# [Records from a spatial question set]
# # #
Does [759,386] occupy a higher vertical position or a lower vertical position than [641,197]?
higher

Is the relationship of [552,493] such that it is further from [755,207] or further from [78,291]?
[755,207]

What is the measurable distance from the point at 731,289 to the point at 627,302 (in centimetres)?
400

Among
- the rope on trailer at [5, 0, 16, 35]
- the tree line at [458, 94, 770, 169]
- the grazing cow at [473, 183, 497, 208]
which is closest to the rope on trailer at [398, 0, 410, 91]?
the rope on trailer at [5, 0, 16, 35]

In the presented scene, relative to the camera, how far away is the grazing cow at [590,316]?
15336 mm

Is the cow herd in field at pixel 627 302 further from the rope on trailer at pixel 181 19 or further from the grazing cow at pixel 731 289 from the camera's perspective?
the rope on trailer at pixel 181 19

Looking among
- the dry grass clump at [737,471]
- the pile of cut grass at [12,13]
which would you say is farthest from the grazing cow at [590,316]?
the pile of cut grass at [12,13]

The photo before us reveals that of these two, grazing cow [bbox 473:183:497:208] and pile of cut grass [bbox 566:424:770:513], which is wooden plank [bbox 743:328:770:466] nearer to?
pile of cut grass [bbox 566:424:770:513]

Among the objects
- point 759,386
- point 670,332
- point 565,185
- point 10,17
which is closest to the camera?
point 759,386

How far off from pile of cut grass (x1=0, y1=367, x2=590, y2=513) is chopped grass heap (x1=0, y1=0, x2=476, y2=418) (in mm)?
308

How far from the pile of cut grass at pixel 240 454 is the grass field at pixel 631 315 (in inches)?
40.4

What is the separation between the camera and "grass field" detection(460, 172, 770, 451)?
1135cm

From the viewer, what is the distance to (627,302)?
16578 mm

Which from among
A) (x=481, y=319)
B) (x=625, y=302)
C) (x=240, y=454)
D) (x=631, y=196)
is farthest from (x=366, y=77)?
# # #
# [Work to do]
Give the complete listing a second time, exactly as it reads.

# [Solution to the problem]
Does [759,386] occupy a higher vertical position or a lower vertical position than [641,197]?
higher

Is the relationship of [552,493] such that it is further from [755,207] or further from [78,291]?
[755,207]

What is the measurable distance from the point at 731,289 to the point at 627,302 (in centimetres)?
400

Among
- the rope on trailer at [5, 0, 16, 35]
- the tree line at [458, 94, 770, 169]
- the grazing cow at [473, 183, 497, 208]
which is closest to the rope on trailer at [398, 0, 410, 91]?
the rope on trailer at [5, 0, 16, 35]

In the presented scene, relative to the camera, how far away is the grazing cow at [590,316]?
15336 mm

Is the cow herd in field at pixel 627 302 further from the rope on trailer at pixel 181 19 or further from the grazing cow at pixel 731 289 from the camera's perspective?
the rope on trailer at pixel 181 19

Looking among
- the dry grass clump at [737,471]
- the pile of cut grass at [12,13]
which would you say is farthest from the grazing cow at [590,316]?
the pile of cut grass at [12,13]

The photo before us reveals that of these two, grazing cow [bbox 473:183:497:208] and pile of cut grass [bbox 566:424:770:513], which is wooden plank [bbox 743:328:770:466] nearer to?
pile of cut grass [bbox 566:424:770:513]

Among the objects
- point 759,386
- point 670,332
- point 565,185
- point 10,17
which is closest to the camera?
point 759,386

How far off from pile of cut grass (x1=0, y1=367, x2=590, y2=513) is chopped grass heap (x1=0, y1=0, x2=476, y2=418) (in mm)?
308

How far from the pile of cut grass at pixel 240 454 is the grass field at pixel 631 315 (in inches)?
40.4

What is the separation between the camera and "grass field" detection(460, 172, 770, 451)?
1135cm

From the viewer, what is the distance to (627,302)?
16578 mm

Which from among
A) (x=481, y=319)
B) (x=625, y=302)
C) (x=240, y=454)
D) (x=631, y=196)
is farthest from (x=366, y=77)?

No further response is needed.